Bab 26 (Repost)
Happy Birthday, Sayang.
Jana terdiam dengan hati meleleh ketika Prasa memberinya satu buket super besar bunga aster putih. In every single day, laki-laki menawan milik Jana itu tidak pernah ketinggalan dengan yang namanya bunga aster. Kenapa bunga aster? Tidak yang lainnya? Katanya aster is you. Bunga yang kata orang dih apa sih? Bunga yang tidak terlalu menarik bagi sebagian orang. Namun bagi Jana itu sesuatu yang menggambarkan Prasa. Unik dan menarik. Seleranya antimainstream. Jana mencium cukup lama bunga di pangkuannya itu.
Malam ini, laki-laki itu sengaja membawa Jana untuk merayakan ulang tahunnya yang ke 27-ke sebuah restaurant barbeque. Ia juga mengundang teman-teman DeGantium dan beberapa teman dekat lainnya untuk turut merayakan. Restaurant itu ia booking sebagian. Begitu sampai, Prasa menggenggam tangan Jana, menuntunnya masuk ke restaurant tersebut yang memang sudah ramai teman-temannya. Ia menarik sebuah kursi, tepat di tengah-tengah di antara mereka. Thats so sweet. Prasa selalu memperlakukannya dengan sangat baik. Itu yang membuat Jana pada akhirnya benar-benar mencintai laki-laki satu tahun di atasnya.
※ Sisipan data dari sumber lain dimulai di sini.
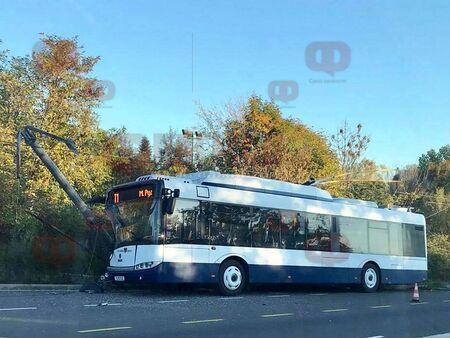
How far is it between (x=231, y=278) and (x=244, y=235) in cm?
137

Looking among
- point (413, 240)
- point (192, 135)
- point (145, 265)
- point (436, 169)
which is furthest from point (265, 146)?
point (436, 169)

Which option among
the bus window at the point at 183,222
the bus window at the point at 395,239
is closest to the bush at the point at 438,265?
the bus window at the point at 395,239

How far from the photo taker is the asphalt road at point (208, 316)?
965 centimetres

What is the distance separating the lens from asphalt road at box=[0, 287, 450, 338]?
965cm

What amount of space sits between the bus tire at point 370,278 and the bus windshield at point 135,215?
29.6ft

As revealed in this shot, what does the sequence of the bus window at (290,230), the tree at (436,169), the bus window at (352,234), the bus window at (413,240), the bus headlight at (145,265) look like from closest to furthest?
the bus headlight at (145,265), the bus window at (290,230), the bus window at (352,234), the bus window at (413,240), the tree at (436,169)

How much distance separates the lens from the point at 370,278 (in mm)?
21422

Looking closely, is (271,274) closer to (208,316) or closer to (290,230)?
(290,230)

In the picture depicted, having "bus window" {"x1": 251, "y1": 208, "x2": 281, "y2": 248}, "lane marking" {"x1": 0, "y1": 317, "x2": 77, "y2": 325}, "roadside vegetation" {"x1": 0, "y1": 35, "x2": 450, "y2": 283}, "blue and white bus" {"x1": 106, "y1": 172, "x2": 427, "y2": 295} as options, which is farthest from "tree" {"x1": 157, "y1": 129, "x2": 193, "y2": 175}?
"lane marking" {"x1": 0, "y1": 317, "x2": 77, "y2": 325}

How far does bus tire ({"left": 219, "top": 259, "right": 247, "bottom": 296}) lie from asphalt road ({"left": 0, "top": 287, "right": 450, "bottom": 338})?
396 mm

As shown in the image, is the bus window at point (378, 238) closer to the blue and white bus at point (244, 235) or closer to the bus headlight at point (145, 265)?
the blue and white bus at point (244, 235)

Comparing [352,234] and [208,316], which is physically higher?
[352,234]

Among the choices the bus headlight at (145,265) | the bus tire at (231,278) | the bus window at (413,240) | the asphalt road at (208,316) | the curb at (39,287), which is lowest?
the asphalt road at (208,316)

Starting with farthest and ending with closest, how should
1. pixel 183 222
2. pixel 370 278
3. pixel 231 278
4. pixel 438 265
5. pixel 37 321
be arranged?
pixel 438 265 → pixel 370 278 → pixel 231 278 → pixel 183 222 → pixel 37 321
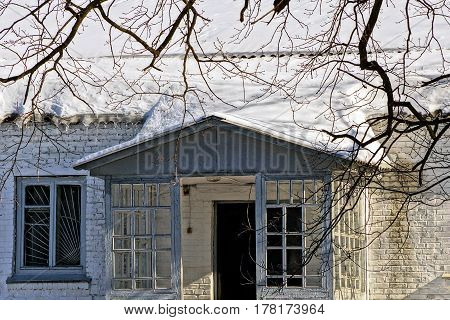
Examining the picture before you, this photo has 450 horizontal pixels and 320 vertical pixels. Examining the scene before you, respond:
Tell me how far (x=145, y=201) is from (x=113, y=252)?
0.69m

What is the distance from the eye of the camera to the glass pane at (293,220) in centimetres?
1422

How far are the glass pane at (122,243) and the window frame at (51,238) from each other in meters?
1.11

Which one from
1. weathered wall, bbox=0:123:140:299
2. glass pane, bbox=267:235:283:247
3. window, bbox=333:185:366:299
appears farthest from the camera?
weathered wall, bbox=0:123:140:299

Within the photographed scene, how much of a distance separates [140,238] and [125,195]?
1.82ft

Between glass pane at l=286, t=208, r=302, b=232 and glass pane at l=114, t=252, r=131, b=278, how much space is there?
190 centimetres

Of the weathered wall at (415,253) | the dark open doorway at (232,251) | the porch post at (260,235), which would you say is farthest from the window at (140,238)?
the weathered wall at (415,253)

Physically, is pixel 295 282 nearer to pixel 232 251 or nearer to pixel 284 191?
pixel 284 191

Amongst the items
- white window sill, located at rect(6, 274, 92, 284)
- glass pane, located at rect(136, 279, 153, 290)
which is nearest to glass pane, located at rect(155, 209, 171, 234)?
glass pane, located at rect(136, 279, 153, 290)

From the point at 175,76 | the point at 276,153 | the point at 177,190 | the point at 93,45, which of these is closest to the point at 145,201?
the point at 177,190

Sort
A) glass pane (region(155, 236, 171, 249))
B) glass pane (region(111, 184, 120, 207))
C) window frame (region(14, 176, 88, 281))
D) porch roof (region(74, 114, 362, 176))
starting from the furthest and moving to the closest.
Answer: window frame (region(14, 176, 88, 281)), glass pane (region(155, 236, 171, 249)), glass pane (region(111, 184, 120, 207)), porch roof (region(74, 114, 362, 176))

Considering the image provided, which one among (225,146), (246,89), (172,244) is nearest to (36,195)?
(172,244)

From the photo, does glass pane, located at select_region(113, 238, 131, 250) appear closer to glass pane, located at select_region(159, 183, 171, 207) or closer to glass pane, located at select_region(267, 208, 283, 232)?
glass pane, located at select_region(159, 183, 171, 207)

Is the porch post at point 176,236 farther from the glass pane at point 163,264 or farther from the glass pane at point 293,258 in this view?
the glass pane at point 293,258

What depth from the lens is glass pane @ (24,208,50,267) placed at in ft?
51.2
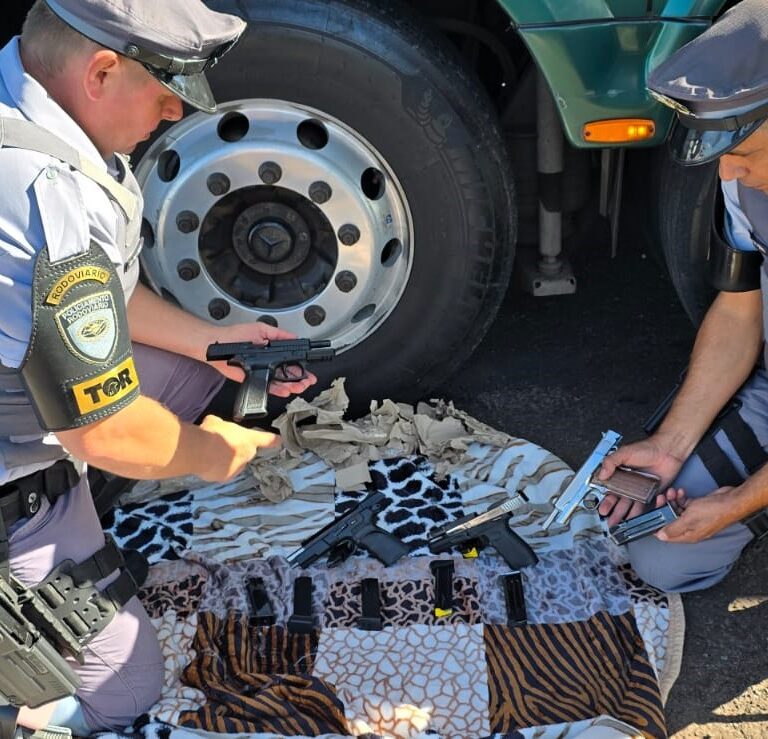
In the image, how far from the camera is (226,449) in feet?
7.55

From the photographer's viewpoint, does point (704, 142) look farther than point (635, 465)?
No

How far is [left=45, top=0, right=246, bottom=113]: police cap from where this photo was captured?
6.13ft

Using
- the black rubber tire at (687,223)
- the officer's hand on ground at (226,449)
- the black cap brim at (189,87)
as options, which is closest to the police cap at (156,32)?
the black cap brim at (189,87)

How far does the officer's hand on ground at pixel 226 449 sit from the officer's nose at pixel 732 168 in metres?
1.20

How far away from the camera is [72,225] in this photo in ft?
6.06

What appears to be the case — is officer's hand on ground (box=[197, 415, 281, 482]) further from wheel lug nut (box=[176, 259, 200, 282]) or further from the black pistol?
wheel lug nut (box=[176, 259, 200, 282])

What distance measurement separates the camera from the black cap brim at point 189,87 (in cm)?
195

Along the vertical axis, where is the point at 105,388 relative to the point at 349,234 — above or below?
above

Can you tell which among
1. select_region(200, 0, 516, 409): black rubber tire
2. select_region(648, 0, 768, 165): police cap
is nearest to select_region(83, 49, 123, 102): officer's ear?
select_region(200, 0, 516, 409): black rubber tire

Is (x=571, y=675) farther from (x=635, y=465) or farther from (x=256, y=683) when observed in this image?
(x=256, y=683)

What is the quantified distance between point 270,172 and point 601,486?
1223mm

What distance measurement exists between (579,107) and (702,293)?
0.65m

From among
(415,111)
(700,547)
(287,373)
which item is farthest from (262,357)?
(700,547)

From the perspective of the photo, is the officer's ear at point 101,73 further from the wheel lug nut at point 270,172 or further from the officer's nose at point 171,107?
the wheel lug nut at point 270,172
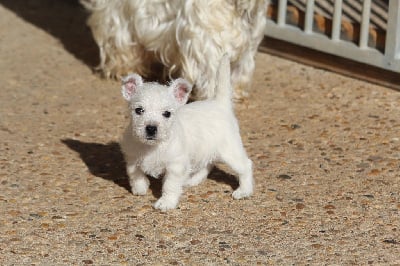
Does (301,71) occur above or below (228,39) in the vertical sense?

Orang-orang pun mengakui bagaimana beruntungnya Jana mendapatkan seorang Rajendra Prasa. Dibuat meleleh setiap hari. Mau bekerja lelah seharian pun, pasti akan hilang lelahnya dalam sekejab. Malam ini menurut Jana paling berkesan. Ulang tahunnya dirayakan bersama teman-teman dan kekasihnya. Senyumnya tak pernah surut dari bibirnya. Bahagia apalagi yang kurang? Bahkan kini mereka larut dalam pesta barbeque.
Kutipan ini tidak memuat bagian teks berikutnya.